Una comitiva de valientes caballeros, soldados y, también, simples ciudadanos de la Ciudad, se adelanta y alza el cuerpo de su soberano. Acompañan los restos del Rey Bufón, hasta las salas de los Reyes. Al principio callan, pero, súbitamente todos saben que al buen Bardo no le hubiera gustado que en su funeral las plañideras, a las cuales detestaba, hicieran su agosto. De modo que, en cuanto pasaron las puertas de la Ciudad, los barriles de cerveza y vino se abren, se cantan canciones y se danza hasta el amanecer. La primera en romper a cantar es la Reina Margarita, ahora Suprema Monarca de toda Armigia, que entona, de nuevo, las sagas de sus ancestros. Y tan virtuosamente lo hace, que su difunto marido hubiera sentido celos de ella y hubiera querido batirse en duelo de cantos con la hermosa Reina. Al caído lo depositaron en una mesa de mármol, a la derecha del buen Rey Stephan, su amigo y rey. Amarga ha sido esta victoria, pues nos ha costado dos buenos reyes en un solo día, pero no se ha derramado ninguna lágrima por ello. Al menos ninguna que oscurezca el corazón, porque, como dijo el sabio, “A veces es necesario que algunos pierdan las cosas que aman para poderla salvarlas”.

Con esto termina la narración del Primer Día del Bardo, que se remonta ya a hace cincuenta años. Desde entonces se conmemora con una jornada en que las puertas de la ciudad están abiertas a todo el mundo.
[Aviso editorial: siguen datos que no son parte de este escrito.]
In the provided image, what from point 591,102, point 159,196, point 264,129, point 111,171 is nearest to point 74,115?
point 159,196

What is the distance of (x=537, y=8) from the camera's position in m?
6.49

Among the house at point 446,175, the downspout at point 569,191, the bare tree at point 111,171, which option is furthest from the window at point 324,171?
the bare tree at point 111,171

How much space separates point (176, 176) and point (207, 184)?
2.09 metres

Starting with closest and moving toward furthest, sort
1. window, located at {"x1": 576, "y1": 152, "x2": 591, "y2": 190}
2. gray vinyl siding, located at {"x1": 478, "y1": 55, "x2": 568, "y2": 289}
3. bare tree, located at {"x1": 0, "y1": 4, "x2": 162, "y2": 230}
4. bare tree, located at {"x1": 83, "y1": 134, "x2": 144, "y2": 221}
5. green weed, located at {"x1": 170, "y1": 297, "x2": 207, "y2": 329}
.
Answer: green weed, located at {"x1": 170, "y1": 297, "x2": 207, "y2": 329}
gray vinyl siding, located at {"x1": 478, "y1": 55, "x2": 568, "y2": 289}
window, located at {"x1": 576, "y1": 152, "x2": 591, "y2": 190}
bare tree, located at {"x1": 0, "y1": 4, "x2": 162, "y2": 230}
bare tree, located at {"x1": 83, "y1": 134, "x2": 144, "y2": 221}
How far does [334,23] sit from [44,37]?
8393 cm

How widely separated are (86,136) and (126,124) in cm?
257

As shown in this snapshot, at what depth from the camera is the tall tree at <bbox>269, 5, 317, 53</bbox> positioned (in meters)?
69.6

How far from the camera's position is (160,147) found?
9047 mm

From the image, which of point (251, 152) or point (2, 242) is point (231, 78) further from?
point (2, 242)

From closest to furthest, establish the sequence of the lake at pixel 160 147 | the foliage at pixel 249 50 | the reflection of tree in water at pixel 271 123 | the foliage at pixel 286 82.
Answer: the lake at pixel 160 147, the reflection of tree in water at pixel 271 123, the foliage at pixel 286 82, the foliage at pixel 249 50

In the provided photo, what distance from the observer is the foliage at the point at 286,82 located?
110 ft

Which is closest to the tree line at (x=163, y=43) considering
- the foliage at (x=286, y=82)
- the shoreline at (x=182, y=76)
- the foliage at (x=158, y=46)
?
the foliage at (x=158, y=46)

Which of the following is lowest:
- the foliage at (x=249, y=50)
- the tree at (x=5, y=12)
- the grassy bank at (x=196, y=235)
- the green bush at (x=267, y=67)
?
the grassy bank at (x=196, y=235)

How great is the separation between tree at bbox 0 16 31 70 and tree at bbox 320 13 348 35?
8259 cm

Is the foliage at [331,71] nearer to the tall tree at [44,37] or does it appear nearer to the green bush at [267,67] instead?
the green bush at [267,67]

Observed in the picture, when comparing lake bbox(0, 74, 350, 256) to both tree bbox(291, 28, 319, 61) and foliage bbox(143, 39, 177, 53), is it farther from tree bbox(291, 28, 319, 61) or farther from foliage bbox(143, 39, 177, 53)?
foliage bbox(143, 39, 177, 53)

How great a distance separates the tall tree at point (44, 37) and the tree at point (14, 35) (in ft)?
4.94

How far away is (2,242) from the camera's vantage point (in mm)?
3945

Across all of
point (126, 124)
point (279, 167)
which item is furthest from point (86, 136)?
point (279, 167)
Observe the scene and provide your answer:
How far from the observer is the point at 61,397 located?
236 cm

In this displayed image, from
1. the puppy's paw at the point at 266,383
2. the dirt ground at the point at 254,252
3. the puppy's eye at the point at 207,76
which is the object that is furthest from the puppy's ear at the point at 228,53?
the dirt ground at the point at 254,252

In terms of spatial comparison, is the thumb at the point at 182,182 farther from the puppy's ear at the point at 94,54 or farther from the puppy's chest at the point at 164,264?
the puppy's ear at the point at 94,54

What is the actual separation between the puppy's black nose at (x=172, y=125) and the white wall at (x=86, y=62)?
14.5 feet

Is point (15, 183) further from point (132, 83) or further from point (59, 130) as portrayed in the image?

Y nunca los enemigos de Reino se han atrevido a atacar en ese momento, pues se dice que el Bardo Rey vela por sus súbditos, mientras estos festejan la salvación de Armigia y de su Reina; y que, si entonces, cuando sólo era un bufón, hizo lo que hizo, ahora solo los necios se atreverían a atacar la Ciudad cuando se haya bajo la protección de, sino un Dios, sí uno de sus favoritos.
Solo me resta por decir que los carpatios marcharon en paz, sobrecogidos por los acontecimientos, en la primera vez en la historia que un ejército victorioso ha abandonado su presa cuando esta estaba indefensa. Desde entonces han sido aliados de Armigia cada vez que se ha solicitado ayuda.
En cuanto a la Reina, manda con firme y justa mano sobre todos los armigios, y no se han visto mejores tiempos en estas tierras ni en tiempos remotos ni nunca (lo que es mucho decir). El joven caballero que la ayudó a sostener al valiente Bardo llegó a ser, con el tiempo, Capitán de su Guardia. Aunque su papel en esta historia puede parecer baladí, no lo es tanto si tenemos en cuenta que, también con el tiempo, llegó a ganarse el corazón de la Reina y a ser su Consorte. Pero esa es otra historia y debe ser contada en otra ocasión
En cuanto a este humilde cronista, Margarita la Bella, tuvo a bien recompensar mis humildes servicios con el puesto de Mayordomo y Gran Chambelán del Reino, cargos a los que ya he renunciado, harto del ajetreo de la Corte. Y también para registrar lo que mis ojos han visto, pues, aunque dudo que sea por méritos propios, mucho me ha tocado vivir que puede servir para que, los que vienen detrás, no cometan los mismos errores que nosotros cometimos, ni caigan en las mismas redes que a nosotros nos tendieron.